— Source records —

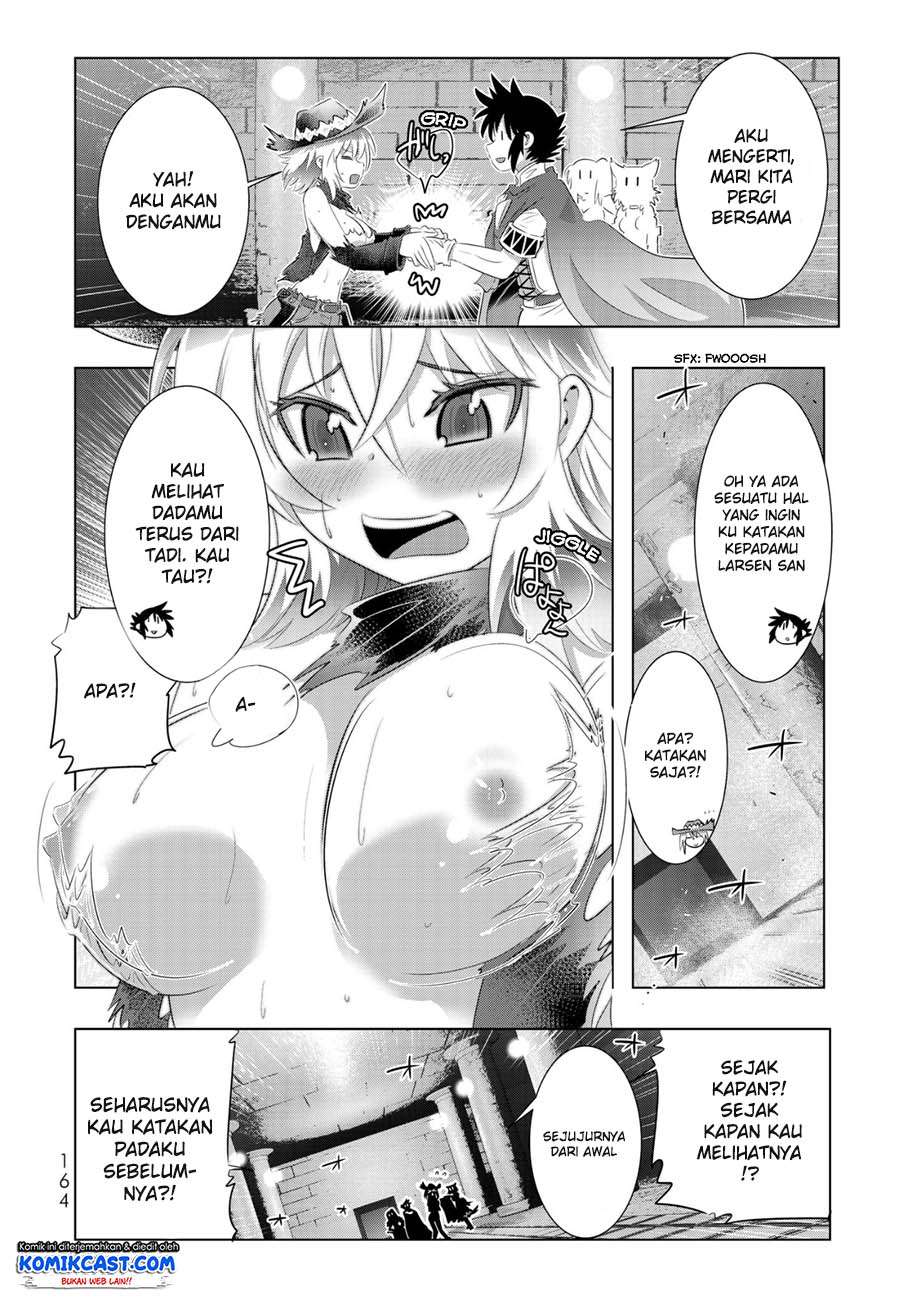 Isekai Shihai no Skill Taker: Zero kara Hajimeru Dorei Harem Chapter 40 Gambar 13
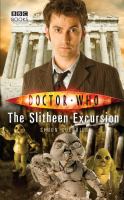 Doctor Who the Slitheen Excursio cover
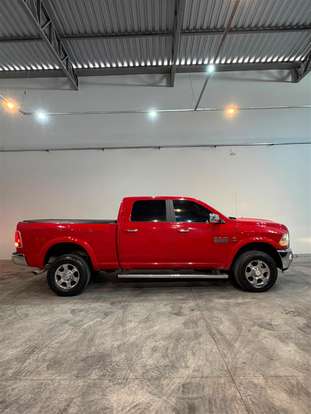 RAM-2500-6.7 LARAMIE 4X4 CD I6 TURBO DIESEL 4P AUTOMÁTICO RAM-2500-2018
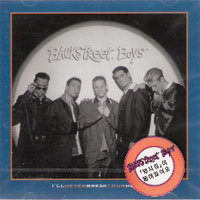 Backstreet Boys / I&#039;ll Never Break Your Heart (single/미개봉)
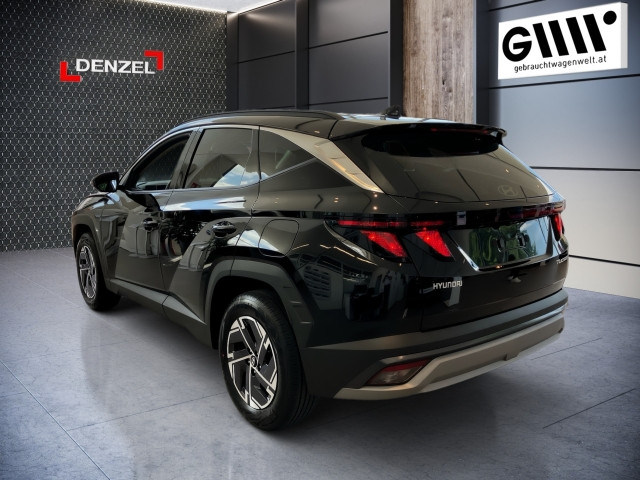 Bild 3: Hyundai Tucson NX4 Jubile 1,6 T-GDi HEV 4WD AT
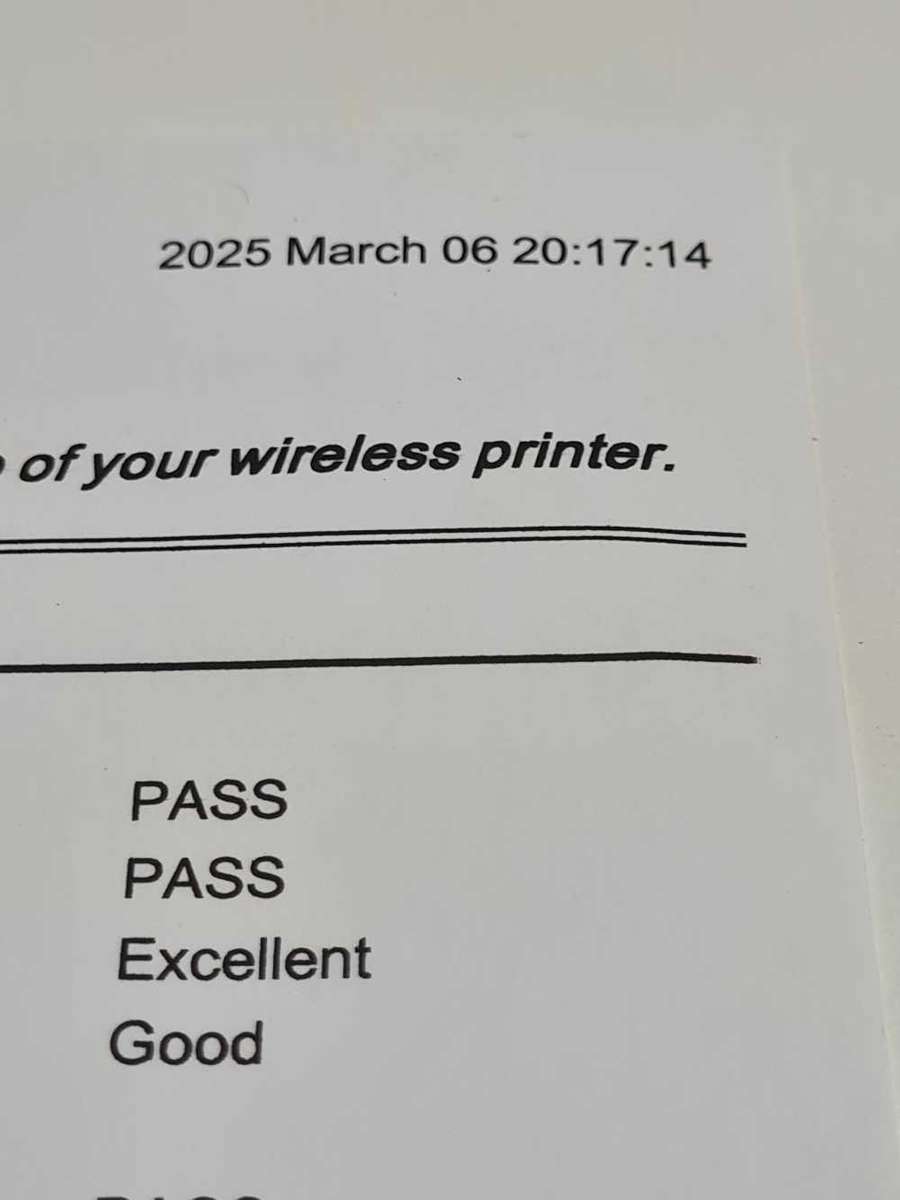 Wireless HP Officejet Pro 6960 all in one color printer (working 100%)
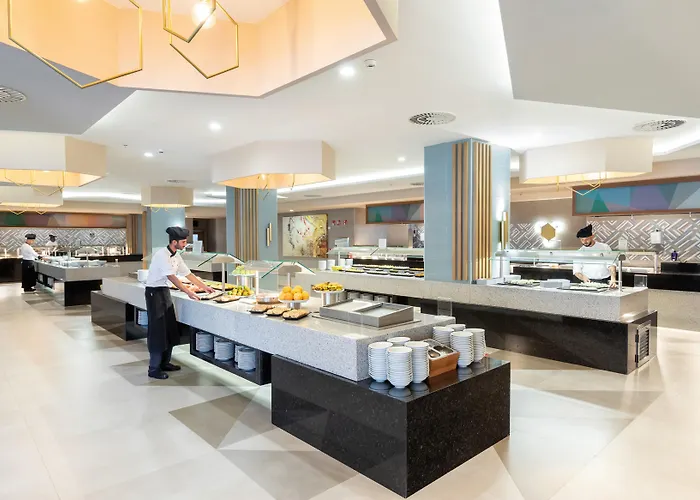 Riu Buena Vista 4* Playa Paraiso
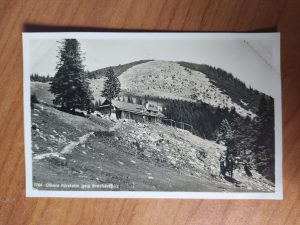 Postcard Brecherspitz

--

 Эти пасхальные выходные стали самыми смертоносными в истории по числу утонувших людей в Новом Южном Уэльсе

...

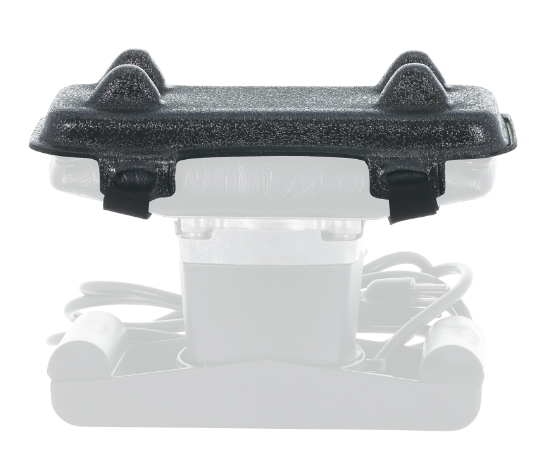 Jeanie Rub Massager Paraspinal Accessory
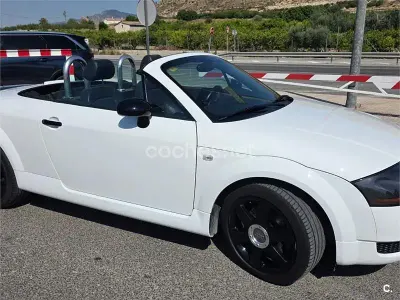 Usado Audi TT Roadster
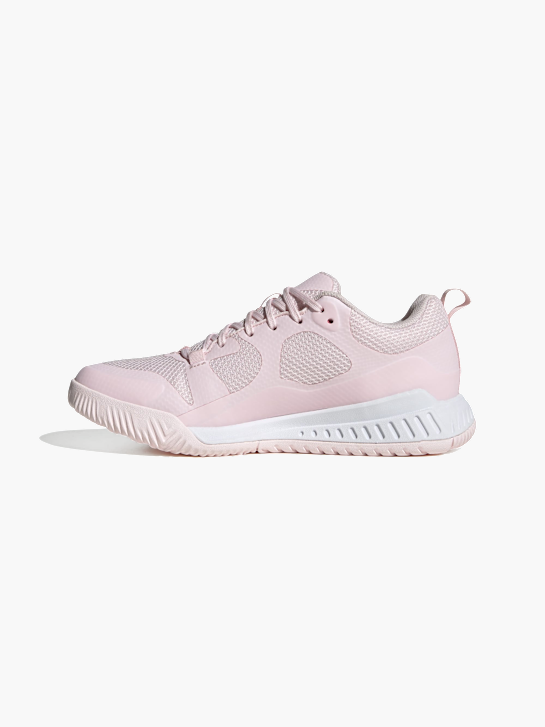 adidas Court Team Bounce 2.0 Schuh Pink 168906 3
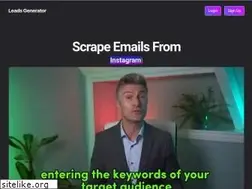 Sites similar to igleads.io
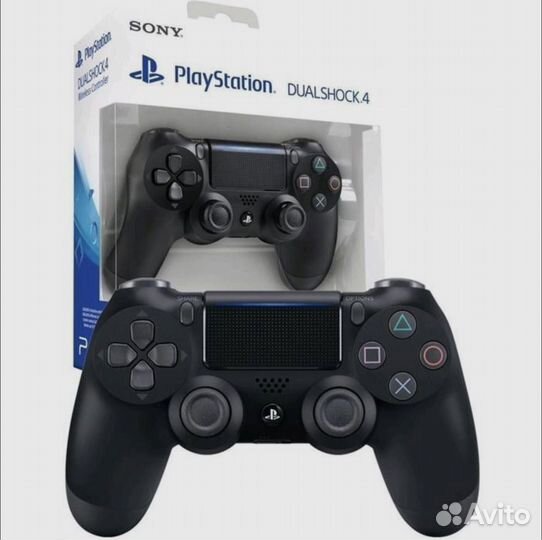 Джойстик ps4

— Job —
Render the records from the line containing "Jeanie Rub Massager Paraspinal Accessory" through the line containing "Джойстик ps4", inclusive, as a Markdown table with the columns Number and Record. Skip any blank lines and leave the pictures out.

— Expected answer —
| Number | Record |
|---|---|
| 1 |  Jeanie Rub Massager Paraspinal Accessory |
| 2 |  Usado Audi TT Roadster |
| 3 |  adidas Court Team Bounce 2.0 Schuh Pink 168906 3 |
| 4 |  Sites similar to igleads.io |
| 5 |  Джойстик ps4 |